If there were any words of wisdom I could pass on to brides/grooms to be it would be this; The most important part of the day is about making this insane (and it is insane)  lifelong commitment to each other, of declaring your love to each other amongst the support and love of your family and friends around you. And having a good party. The other stuff, the details are secondary. Not unimportant,especially if you are a creative person, but secondary. And marriage rocks. It is incredible. But it isn’t easy.  However,If you are both willing to look at yourselves in the mirror sometimes and say 'I'm being a stubborn twat' (really, very important), and if your both willing to compromise and talk it out, really talk, about everything,  then in my experience the best is yet to come.

(Finally climbs down off soap box...)

Wow that was long. That's been bubbling in me for ages now, can you tell?
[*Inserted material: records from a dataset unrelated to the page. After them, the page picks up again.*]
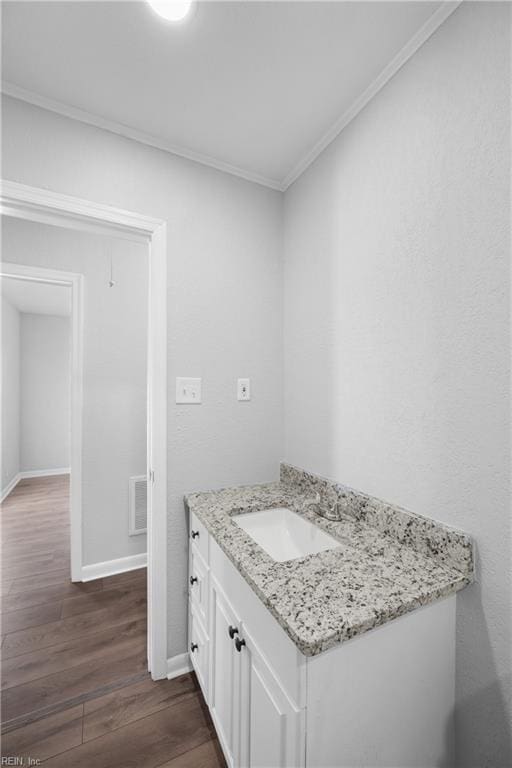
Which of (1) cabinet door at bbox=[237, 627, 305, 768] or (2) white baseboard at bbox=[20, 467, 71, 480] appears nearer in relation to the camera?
(1) cabinet door at bbox=[237, 627, 305, 768]

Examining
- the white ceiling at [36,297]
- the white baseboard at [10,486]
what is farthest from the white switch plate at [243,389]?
the white baseboard at [10,486]

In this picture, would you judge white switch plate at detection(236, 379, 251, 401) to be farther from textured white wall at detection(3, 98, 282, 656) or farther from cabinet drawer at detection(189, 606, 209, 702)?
cabinet drawer at detection(189, 606, 209, 702)

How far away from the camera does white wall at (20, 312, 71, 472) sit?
5.07 meters

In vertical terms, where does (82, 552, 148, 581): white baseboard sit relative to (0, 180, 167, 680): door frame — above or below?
below

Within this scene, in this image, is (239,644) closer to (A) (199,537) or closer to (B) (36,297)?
(A) (199,537)

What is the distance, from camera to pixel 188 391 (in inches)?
61.8

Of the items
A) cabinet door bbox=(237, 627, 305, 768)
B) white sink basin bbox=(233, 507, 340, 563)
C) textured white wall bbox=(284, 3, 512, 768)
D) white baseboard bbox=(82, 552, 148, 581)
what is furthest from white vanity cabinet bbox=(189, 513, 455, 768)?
white baseboard bbox=(82, 552, 148, 581)

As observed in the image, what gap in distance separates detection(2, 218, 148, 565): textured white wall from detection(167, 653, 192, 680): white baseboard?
1.12 meters

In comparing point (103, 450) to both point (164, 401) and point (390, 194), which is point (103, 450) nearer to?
point (164, 401)

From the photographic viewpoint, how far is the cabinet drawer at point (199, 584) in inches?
50.5

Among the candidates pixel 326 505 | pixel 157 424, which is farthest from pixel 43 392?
pixel 326 505

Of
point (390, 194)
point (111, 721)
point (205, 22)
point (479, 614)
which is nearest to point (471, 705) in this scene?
point (479, 614)

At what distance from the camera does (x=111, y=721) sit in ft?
4.25

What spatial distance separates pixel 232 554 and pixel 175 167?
1.69 m
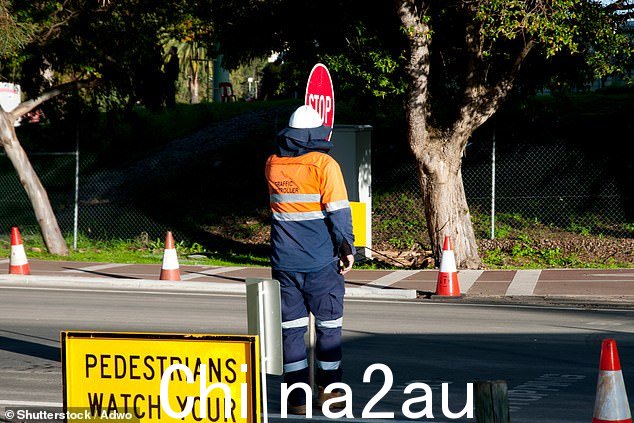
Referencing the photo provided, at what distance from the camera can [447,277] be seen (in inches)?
588

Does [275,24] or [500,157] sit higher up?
[275,24]

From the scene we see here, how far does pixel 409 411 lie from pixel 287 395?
890mm

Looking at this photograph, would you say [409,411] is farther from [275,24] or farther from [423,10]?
[275,24]

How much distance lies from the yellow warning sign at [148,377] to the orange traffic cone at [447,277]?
10019 millimetres

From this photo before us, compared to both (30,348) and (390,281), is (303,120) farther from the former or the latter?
(390,281)

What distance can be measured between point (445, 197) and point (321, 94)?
30.2 ft

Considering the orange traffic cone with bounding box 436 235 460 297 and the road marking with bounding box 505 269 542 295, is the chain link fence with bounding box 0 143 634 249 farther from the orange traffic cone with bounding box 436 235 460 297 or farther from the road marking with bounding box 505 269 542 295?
the orange traffic cone with bounding box 436 235 460 297

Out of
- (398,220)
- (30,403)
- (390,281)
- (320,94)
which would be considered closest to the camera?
(30,403)

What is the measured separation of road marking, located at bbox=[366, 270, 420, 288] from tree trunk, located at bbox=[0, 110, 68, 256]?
6.88 m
 How about you? Whats your take on it all?

*Yurts will, however make a theatrical appearance at our 10 year wedding anniversary party!

Tuesday, 3 August 2010

Ode to a roof terrace.




If one could live life

from one roof terrace to another,

It would surely make a very happy life.



Far above the noise and smells, the slow moving crowds,

the coach loads of tourists, the dog poo.



The city skyline stretching outward,

a cold cocktail in hand, a friend at ones side...



Yes. It would be a very happy life indeed.





Images mine, of Vista bar at The Trafalgar hotel. Go there. That is all. (You can thank me later.)


x

P.s I had a lovely weekend. Very busy but lovely, and I am feeling more relaxed now. Thank you for the well wishes, lovelies.